На свете нет врага более жестокого и беспощадного. Он не укроет тебя от вора, и убийца не упадет замертво, когда будешь стоять лицом к лицу – и полчища врагов ведет за собой. Это он кричит: вот ваша жертва! Вспомни, сколько людей позвали тебя, когда искала приют возле их костра? Это и есть забота души. Что это за человек, который мог сказать: «гоните от себя мою душу!» А ты думаешь: «как простить, как понять, как случилось».
Да никак! Не забивай себе голову. Он разве прощение у тебя просит? Или стал другим? Изменить прошлое ты не можешь, разве что извлечь из этого урок и попытаться вернуть украденное.
– Мне так… – Манька нерешительно остановилась на полуслове.
– Что? – участливо поинтересовался Дьявол.
– Ничего, – тяжело в нос ответила она.
Стоило ли говорить, что творилось у нее в сердце. У Дьявола не было сердца, он руководствовался исключительно рациональностью и безопасностью земли. А сам он ничего не боялся и никому ничего не прощал. Но надо быть Дьяволом, чтобы думать и поступать как он. В адрес его от ее матричной памяти, замутненной объяснениями, неслись воздушные поцелуи и признания в любви, усиленные проблемными местами, восхваления ближнего, молитвы за него. В ответ она получала матерные заклания, которые слышал и видел Дьявол. Но не купился на них, помогая увидеть и услышать, что видел и слышал он.
Вот такое у нее было начало…
И не будь она инфицирована в животе матери, когда объяснения вампиров навяливались в ум, как попало – не быть ей живой. Подсознательно она всегда это чувствовала: сильные люди не заплачут и не понесут цветы на ее могилу. И мечта суицидника, когда он думает, что, убив себя, накажет весь мир, разваливалась в одночасье, когда она смотрела на веревку и думала о смерти. Она знала, что смерть ее не будет красивой, и на следующий день уже никто не вспомнит о ней, как не вспоминали о любом другом покойнике. Это знание спасло ее от себя самой.
А если бы не было этой прививки?! Что ждало ее?
И как такое могло случиться?
И о чем она только думала, когда по пояс в грязи ползла по болоту и тешила себя надеждой вразумить Идеальную Радиоведущую? Что могла сделать простая деревенская дурочка, которой взбрело в голову изменить свою жизнь, за жизнь которой не дали бы ломаного гроша? И даже теперь, когда неопровержимые доказательства были собраны, теперь, когда все черви вернулись и водрузились на троне, закрыв от нее Ад, в то, что она увидела в Аду, сердце снова верило с трудом, а ее сознание, хоть и помнило, и знало, не могло наполнить внутренность свою умным содержанием. Единственный раз, когда ее половинчатый враг ответил ей, был случай, когда она, экспериментируя со своей памятью, пробивала себя требованиями убить ее. Случилось это сразу после того, как она поняла перед зеркалом, что, страшно испугавшись Дьявола, в то же время жутко желала себе смерти. Несколько озадаченная, она решила сравнить свое желание умереть с теми ощущениями, когда на нее покушался Дьявол. И решила переиначить себя.

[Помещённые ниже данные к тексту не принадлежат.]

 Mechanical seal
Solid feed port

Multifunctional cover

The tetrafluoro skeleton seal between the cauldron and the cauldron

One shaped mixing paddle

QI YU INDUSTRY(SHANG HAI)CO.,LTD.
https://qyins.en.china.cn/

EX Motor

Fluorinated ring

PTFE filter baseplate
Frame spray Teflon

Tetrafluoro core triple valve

И вдруг услышала, как чужой мужской голос ясно и четко произнес:
– Если ты, тварь, проклятая мной, попробуешь еще раз поднять свой голос против моей жены, я убью тебя!

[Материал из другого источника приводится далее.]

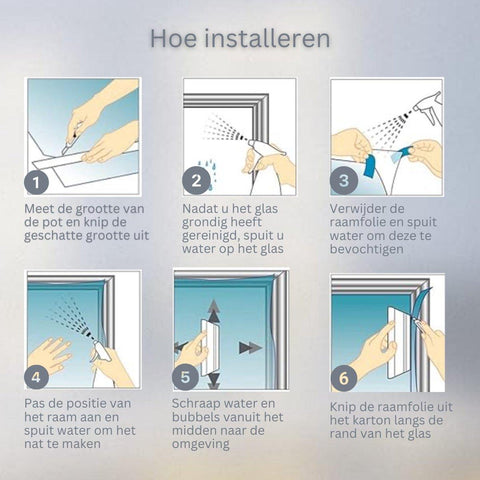 Hoe installeren

1
Meet de grootte van de pot en knip de geschatte grootte uit

2
Nadat u het glas grondig heeft gereinigd, spuit u water op het glas

3
Verwijder de raamfolie en spuit water om deze te bevochtigen

4
Pas de positie van het raam aan en spuit water om het nat te maken

5
Schraap water en bubbels vanuit het midden naar de omgeving

6
Knip de raamfolie uit het karton langs de rand van het glas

Голос был сильный, злой. В голосе было столько решимости, что ей стало не по себе, будто человек, который это сказал, стоял у нее за спиной.
И все. Голос замолчал, оставив ее ошарашенной наедине с собой. А спустя десять минут она поняла, что злодейская выходка перестала оказывать свое действие. Ее словно заколотили наглухо в темный ящик. И сколько бы она не пыталась пробить свое заключение, все ее мысли отлетали и от сердца, и от чрева, и от земли. Себя, пожалуйста, сколько угодно, хоть топись, хоть вешайся, хоть камнем со скалы, но не на себя, а от себя. Будто она угрожала кому-то суицидом, и принимала суицид, как спасительную соломинку.
Наверное, так оно и было. Вампиры в Аду угрожали убиться, если горе придет к ним от человека, который должен был принять вампира в самом себе. Одежды, сшитые для вампира, управляли ее землей, и она подражала им, и была частью замысла. Естественно, в серьез они никогда не думали об этом. Но душа-вампир верил, что Благодетели его ходят по краю, и спасал, как мог. Получалось, расхваливая себя на ее стороне, они никогда не просили убивать их.
Но несколько неприятных минут она все же доставила им, а иначе как тот, кто проткнул ее своим голосом, услышал ее, правильно оценив свое замечательное состояние?